Superannuation funds have shrugged off the pandemic slump that roiled markets back in March, with the average growth or balanced fund returning an unexpectedly healthy 3.7 per cent for the 2020 calendar year.
The top performing fund, Suncorp Growth, returned a massive 9.6 per cent.
Chant West researcher Mano Mohankumar described the returns as “a tremendous outcome for super fund members and a great story for superannuation given the economic damage wrought by the COVID-19 pandemic”.
Although well below the 14.7 per cent that growth funds achieved in 2019, “it represents the ninth consecutive positive calendar year and the 11th in the past 12 years for growth funds”.
“If we take ourselves back to late March, the prospect of finishing the year up 3.7 per cent would’ve been inconceivable,” Mr Mohankumar said.
Independent economist Stephen Koukoulas said the strong returns had in part been driven by the economic recovery.
“The economy has done far better than almost everyone was expecting a few months ago,” he said.
Over February and March, as sharemarkets tanked, the median growth fund plummeted 12 per cent.
But growth funds went on to stage an impressive recovery in line with international sharemarkets – surging 15.5 per cent between April and December, according to Chant West.
“That demonstrates the importance of diversification in super fund portfolios,” Mr Mohankumar said.
“Growth funds [where most Australians have their super] have about 55 per cent of their portfolios in shares and 45 per cent in other assets, which helped cushion the blow of the market falls in March.
“When the market turned those equity holdings enabled funds to capture the upside.”
Although the median return was 3.7 per cent, the top ten growth funds did much better.
For-profit funds Suncorp and Australian Ethical topped the charts with 9.6 per cent and 8.3 per cent respectively, while the next eight, seven of which were not-for-profits, earned between 6.2 per cent and 5.1 per cent for the year.
“The better-performing funds over the full year were generally those that had a higher allocation to international shares, particularly those with a ‘growth’ style bias,” Mr Mohankumar said.
“Holding bonds rather than cash would also have helped, as would a relatively low exposure to listed infrastructure and listed property.”
Bond holdings performed well because falling interest rates pushed up their value.
But listed infrastructure and listed property have yet to fully recover from the March crash.
Over a 10-year time frame, all the top 10 funds were not-for-profits, with the balanced options at AustralianSuper and UniSuper tied in first place, with average annual returns of 9 per cent.
The rest of the top eight returned between 8.9 per cent and 8.3 per cent a year, while the median return over that period was 7.8 per cent.
Since compulsory superannuation’s inception in July 1992, the median balanced or growth fund has returned 8.1 per cent a year, well above the target set by the industry (5.9 per cent).

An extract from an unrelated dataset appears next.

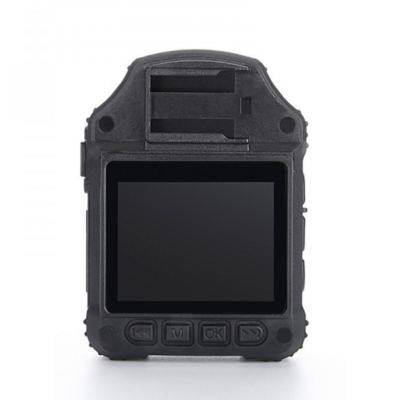 Взрывозащищенный носимый видеорегистратор Rixet EХ-100 Pro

That industry target is set at 3.5 percentage points above the Consumer Price Index (2.4 per cent over the period).
The long view
Both the experience over 2020 and performance of superannuation since inception demonstrate the importance of “maintaining a long-term focus,” Mr Mohankumar said.
“If you reacted to the market falls in March by moving your money to cash not only would you have locked in losses, you would have missed out on the benefits of being exposed to the rises as the markets recovered strongly from April,” he said.
“Even looking at the past 20 years, which now includes three major sharemarket downturns – the ‘tech wreck’ in 2001-2003, the GFC in 2007-2009 and COVID-19 in 2020 – super funds have returned 6.7 per cent annually, which is still comfortably ahead of the typical return objective.”